Locate each line of the data below that contains the string "Rubber", and copy those lines.
>>
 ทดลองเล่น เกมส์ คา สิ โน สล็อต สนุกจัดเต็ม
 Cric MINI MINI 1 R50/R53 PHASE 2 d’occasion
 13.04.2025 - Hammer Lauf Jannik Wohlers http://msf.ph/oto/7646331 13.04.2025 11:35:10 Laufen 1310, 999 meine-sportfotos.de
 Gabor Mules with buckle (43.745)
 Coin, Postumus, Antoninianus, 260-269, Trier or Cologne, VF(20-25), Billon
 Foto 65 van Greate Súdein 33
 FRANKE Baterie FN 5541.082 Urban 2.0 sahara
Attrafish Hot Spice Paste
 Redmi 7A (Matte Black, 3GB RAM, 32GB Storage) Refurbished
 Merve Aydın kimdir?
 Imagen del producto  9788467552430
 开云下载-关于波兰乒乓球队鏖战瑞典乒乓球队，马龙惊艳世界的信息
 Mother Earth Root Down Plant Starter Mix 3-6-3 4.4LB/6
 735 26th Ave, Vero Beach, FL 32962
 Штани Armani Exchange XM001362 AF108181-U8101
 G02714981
<<
>>
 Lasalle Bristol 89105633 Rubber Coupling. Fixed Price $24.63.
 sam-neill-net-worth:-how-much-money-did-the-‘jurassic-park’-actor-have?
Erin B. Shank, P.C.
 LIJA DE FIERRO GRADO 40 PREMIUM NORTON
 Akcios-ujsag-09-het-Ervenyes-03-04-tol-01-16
<<
- Answer to the problem:
 Lasalle Bristol 89105633 Rubber Coupling. Fixed Price $24.63.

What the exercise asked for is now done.